I stare at her as though I don’t recognize her. “Now?” I grind out, my fury refusing to dissipate.
“I know,” she says, quick. “But yes. Now.”
My anger sloshes around inside me, looking for somewhere to go. I want to shove it into the locker room, into the walls, my gloves. I want to swallow it whole.
Instead, I turn toward the reporter because the cameras are already on me and because Daisy is right, and because in this league you don’t just play hockey—you perform compliance.
The reporter smiles. “Grizz McAvoy,” she says, mic lifted. “Tough loss tonight. We’re live—” She shoots a look at the camera operator. “Roll it.”
A red light blinks on the camera. The building’s noise fades into a distant roar. All I hear is my own breathing.
“So, Grizz,” she says brightly, “what’s your overall takeaway from this game?”
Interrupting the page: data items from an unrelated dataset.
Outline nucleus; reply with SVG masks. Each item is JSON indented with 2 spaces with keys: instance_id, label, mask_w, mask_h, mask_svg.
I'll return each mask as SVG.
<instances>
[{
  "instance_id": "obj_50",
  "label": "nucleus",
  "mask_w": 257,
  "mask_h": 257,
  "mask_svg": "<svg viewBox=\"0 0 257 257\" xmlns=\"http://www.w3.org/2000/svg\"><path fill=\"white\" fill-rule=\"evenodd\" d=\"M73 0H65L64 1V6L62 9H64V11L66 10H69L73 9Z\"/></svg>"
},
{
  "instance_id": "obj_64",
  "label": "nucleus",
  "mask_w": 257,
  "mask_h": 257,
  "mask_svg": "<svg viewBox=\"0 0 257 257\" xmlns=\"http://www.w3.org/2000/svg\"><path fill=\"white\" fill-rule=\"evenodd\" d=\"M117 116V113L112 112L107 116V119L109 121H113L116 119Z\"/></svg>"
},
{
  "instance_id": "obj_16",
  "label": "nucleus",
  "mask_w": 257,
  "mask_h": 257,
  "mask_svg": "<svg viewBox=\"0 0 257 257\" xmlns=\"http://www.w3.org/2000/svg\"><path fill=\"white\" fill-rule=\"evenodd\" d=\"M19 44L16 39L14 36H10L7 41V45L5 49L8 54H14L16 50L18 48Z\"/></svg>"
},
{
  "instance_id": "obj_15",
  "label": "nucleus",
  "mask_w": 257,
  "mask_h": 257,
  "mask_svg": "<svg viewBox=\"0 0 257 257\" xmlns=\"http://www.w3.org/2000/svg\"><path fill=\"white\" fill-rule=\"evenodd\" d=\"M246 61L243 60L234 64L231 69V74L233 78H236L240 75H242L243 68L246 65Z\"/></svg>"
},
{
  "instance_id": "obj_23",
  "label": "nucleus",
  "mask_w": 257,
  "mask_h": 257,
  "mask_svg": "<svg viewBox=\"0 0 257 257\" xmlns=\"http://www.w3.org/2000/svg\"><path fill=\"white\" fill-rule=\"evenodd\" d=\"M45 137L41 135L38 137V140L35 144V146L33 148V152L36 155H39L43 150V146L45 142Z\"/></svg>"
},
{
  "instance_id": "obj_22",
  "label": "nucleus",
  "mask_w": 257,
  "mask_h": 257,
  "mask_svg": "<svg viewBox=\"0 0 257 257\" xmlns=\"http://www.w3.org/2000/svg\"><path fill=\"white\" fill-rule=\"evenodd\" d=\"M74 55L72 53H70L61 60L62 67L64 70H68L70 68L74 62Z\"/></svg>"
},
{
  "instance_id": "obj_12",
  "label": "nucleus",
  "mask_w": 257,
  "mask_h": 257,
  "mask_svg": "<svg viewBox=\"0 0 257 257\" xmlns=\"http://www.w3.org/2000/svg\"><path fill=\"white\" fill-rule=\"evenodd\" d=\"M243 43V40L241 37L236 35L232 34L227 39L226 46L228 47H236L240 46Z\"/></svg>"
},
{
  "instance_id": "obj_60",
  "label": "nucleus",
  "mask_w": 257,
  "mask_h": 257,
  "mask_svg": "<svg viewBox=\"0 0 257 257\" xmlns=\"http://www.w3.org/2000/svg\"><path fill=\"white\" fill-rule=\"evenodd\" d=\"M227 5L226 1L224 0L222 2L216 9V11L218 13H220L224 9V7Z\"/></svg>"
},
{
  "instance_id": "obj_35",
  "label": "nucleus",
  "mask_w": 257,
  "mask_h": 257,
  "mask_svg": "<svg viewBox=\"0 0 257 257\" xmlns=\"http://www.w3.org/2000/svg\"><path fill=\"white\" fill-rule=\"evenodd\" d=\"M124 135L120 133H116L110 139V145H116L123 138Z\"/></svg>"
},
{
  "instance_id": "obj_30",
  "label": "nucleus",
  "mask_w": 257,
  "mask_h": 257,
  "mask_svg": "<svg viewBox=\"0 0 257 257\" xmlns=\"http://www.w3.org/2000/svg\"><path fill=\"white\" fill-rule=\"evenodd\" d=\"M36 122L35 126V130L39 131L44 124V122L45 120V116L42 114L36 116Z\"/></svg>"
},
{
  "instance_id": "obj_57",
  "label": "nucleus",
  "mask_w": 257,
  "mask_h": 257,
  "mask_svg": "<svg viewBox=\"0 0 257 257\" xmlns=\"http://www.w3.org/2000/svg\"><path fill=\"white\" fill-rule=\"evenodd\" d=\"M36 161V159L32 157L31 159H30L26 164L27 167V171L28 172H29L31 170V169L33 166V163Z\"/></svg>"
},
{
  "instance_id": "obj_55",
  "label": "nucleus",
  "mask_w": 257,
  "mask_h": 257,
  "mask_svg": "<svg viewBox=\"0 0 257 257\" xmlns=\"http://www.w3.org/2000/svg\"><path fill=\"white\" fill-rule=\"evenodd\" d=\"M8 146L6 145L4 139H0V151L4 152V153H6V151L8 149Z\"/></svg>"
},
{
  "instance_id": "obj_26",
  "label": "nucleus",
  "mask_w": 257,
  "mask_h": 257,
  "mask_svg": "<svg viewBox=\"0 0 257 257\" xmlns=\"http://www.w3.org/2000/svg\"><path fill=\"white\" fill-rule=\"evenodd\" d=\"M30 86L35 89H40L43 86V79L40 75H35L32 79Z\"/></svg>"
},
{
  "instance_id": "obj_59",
I blink at her. I can feel sweat cooling under my gear, turning clammy. “We didn’t get it done,” I say. “We had chances. We didn’t finish.”
She nods like that’s adorable.
“And the ending there,” she presses, eyes narrowing. “You had a wide-open look at the net in the final seconds. What happened?”
My jaw flexes. “Puck bounced.”
“Just a bad hop?”
“Yep.”
She leans in a fraction. “You looked frustrated. Were you rattled by the physical play? We saw a lot of contact from Buffalo—especially number 15.”
I can feel Daisy’s presence beside me, like a hand hovering over a switch. I know what she wants: Don’t. I know what she needs: Control.
The reporter keeps her smile, but her eyes are knives. “Do you think the referees let too much go tonight?”
I stare at her. My grip tightens around my stick. “No comment.”
Her smile doesn’t falter. “No comment. Okay. But fans are going to wonder—do you think that impacted your ability to make the play at the end?”
Something in me snaps, like a tendon overstretched.